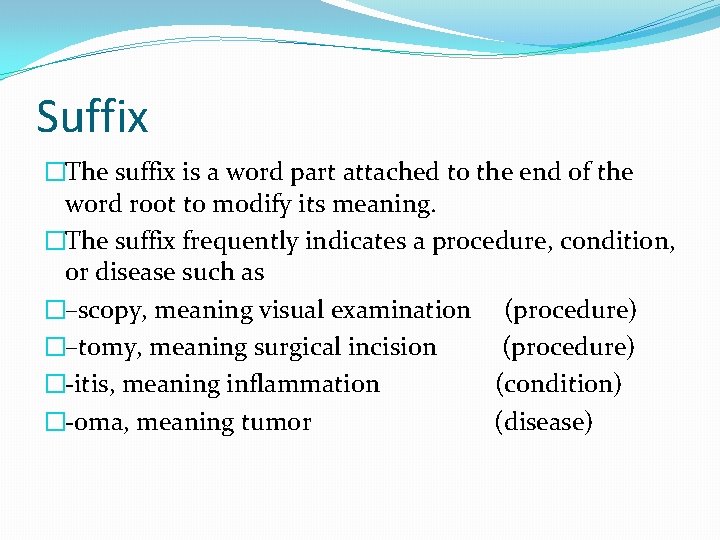 Suffix

The suffix is a word part attached to the end of the word root to modify its meaning.

The suffix frequently indicates a procedure, condition, or disease such as

–scopy, meaning visual examination (procedure)

–tomy, meaning surgical incision (procedure)

-itis, meaning inflammation (condition)

-oma, meaning tumor (disease)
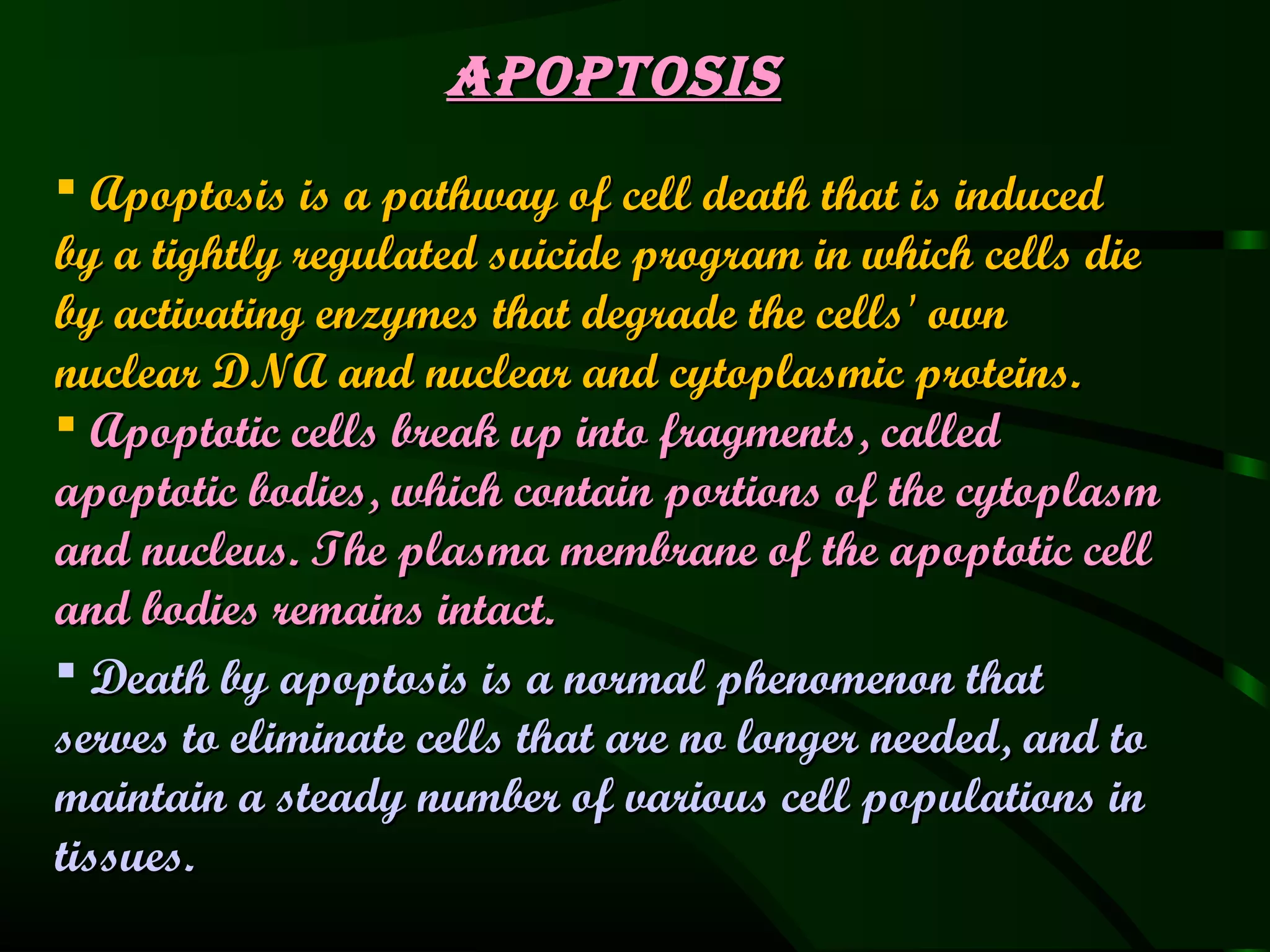 APOPTOSIS

▪ Apoptosis is a pathway of cell death that is induced by a tightly regulated suicide program in which cells die by activating enzymes that degrade the cells' own nuclear DNA and nuclear and cytoplasmic proteins.

▪ Apoptotic cells break up into fragments, called apoptotic bodies, which contain portions of the cytoplasm and nucleus. The plasma membrane of the apoptotic cell and bodies remains intact.

▪ Death by apoptosis is a normal phenomenon that serves to eliminate cells that are no longer needed, and to maintain a steady number of various cell populations in tissues.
#####
Please give the entries above again exactly as written, leaving out any pictures.

 Suffix

The suffix is a word part attached to the end of the word root to modify its meaning.

The suffix frequently indicates a procedure, condition, or disease such as

–scopy, meaning visual examination (procedure)

–tomy, meaning surgical incision (procedure)

-itis, meaning inflammation (condition)

-oma, meaning tumor (disease)
 APOPTOSIS

▪ Apoptosis is a pathway of cell death that is induced by a tightly regulated suicide program in which cells die by activating enzymes that degrade the cells' own nuclear DNA and nuclear and cytoplasmic proteins.

▪ Apoptotic cells break up into fragments, called apoptotic bodies, which contain portions of the cytoplasm and nucleus. The plasma membrane of the apoptotic cell and bodies remains intact.

▪ Death by apoptosis is a normal phenomenon that serves to eliminate cells that are no longer needed, and to maintain a steady number of various cell populations in tissues.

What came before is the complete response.